Description of the task: Your answer should be every line with the word "States", copied from the data below.
- - - -
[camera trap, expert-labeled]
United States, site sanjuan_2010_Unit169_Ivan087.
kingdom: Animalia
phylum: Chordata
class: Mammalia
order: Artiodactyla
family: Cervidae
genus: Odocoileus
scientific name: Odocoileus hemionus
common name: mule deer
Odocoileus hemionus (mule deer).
- - - -
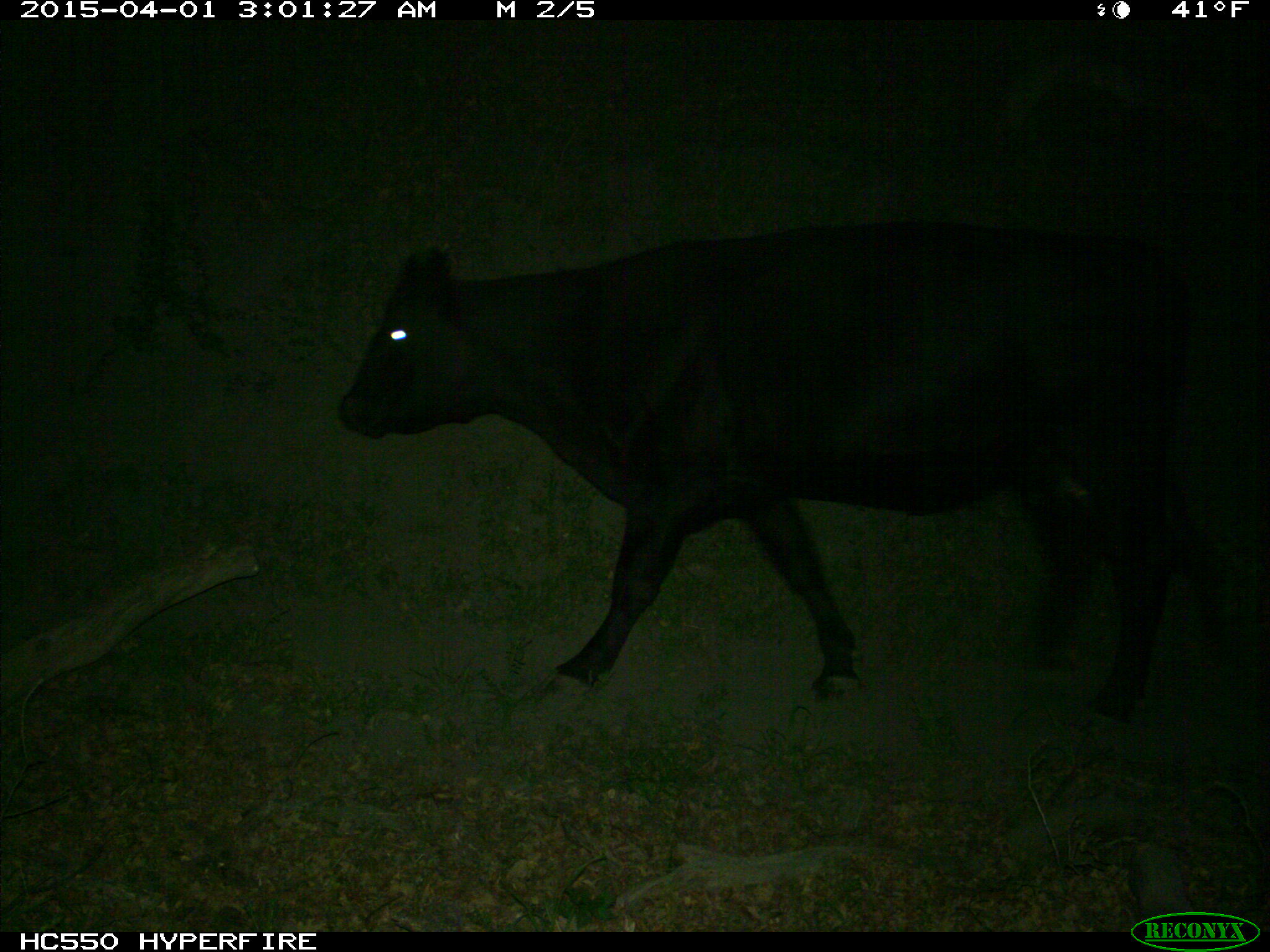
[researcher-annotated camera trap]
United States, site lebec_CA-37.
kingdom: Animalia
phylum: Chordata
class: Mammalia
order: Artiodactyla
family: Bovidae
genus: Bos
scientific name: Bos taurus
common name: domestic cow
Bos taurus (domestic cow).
- - - -
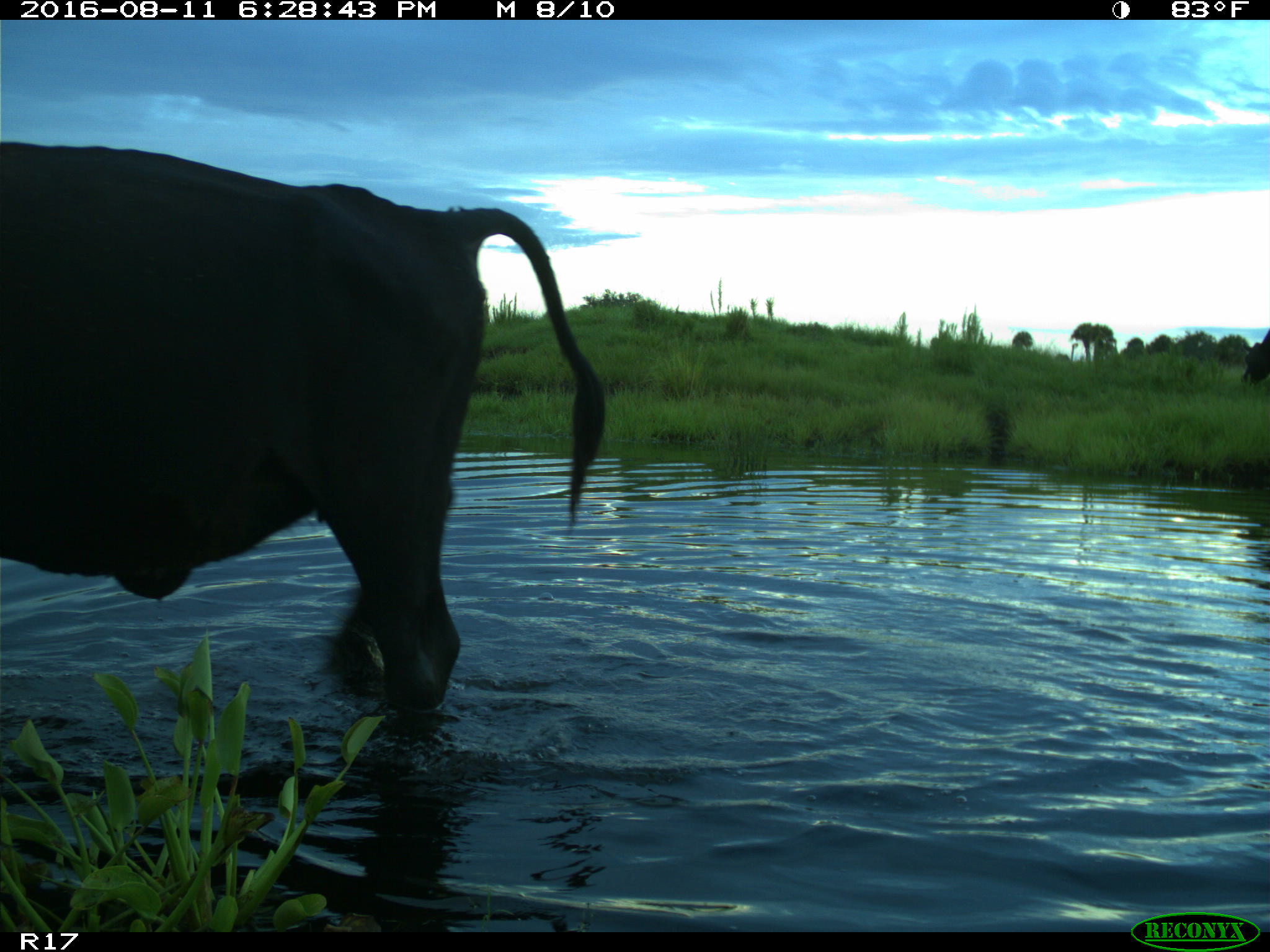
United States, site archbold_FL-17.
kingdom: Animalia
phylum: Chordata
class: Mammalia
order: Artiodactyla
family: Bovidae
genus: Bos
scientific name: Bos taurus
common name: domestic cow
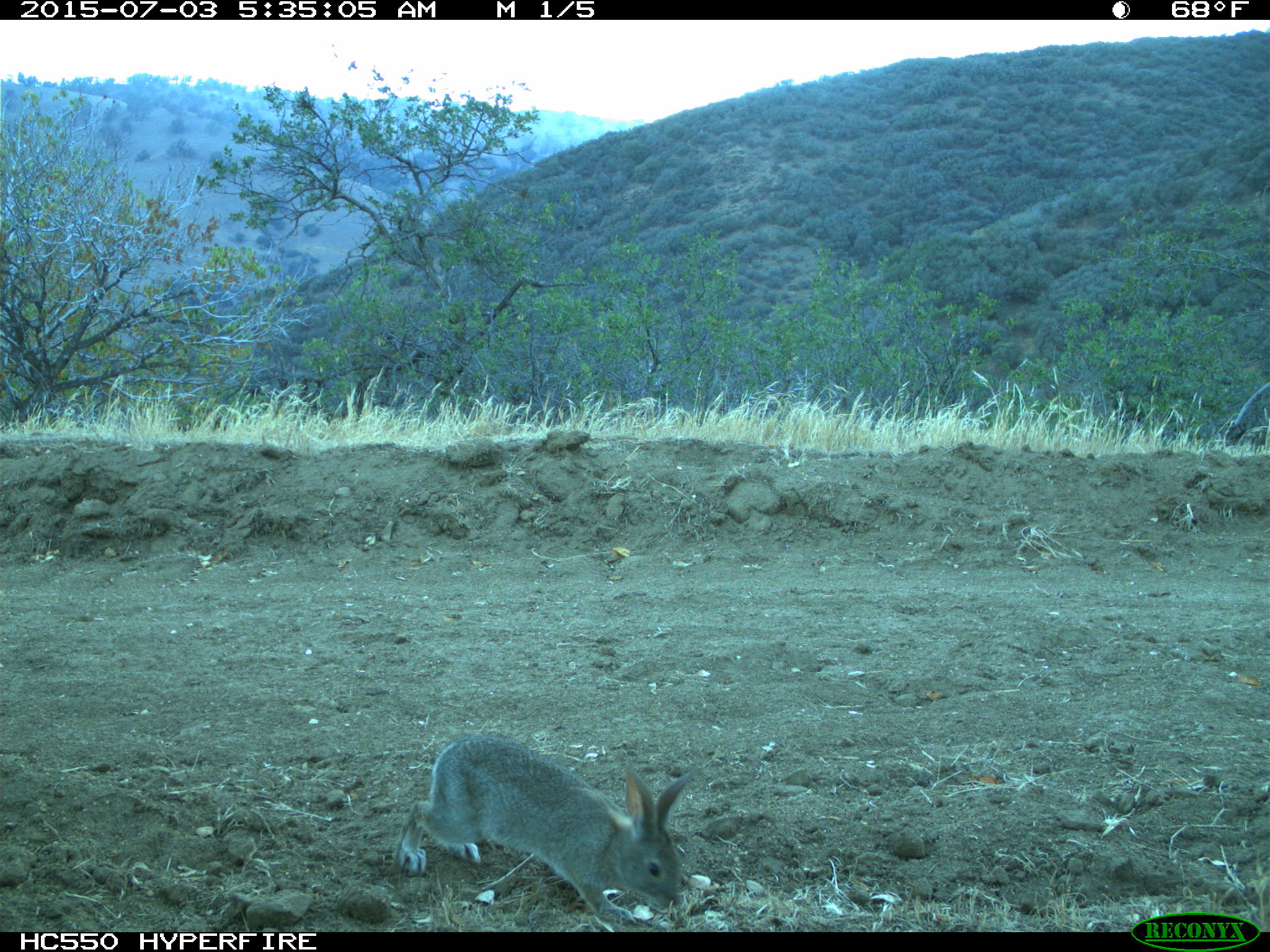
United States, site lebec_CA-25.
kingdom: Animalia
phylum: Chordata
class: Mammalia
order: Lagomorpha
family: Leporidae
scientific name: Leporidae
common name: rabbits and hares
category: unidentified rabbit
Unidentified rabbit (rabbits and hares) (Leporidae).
- - - -
Result for this task:
United States, site sanjuan_2010_Unit169_Ivan087.
United States, site lebec_CA-37.
United States, site archbold_FL-17.
United States, site lebec_CA-25.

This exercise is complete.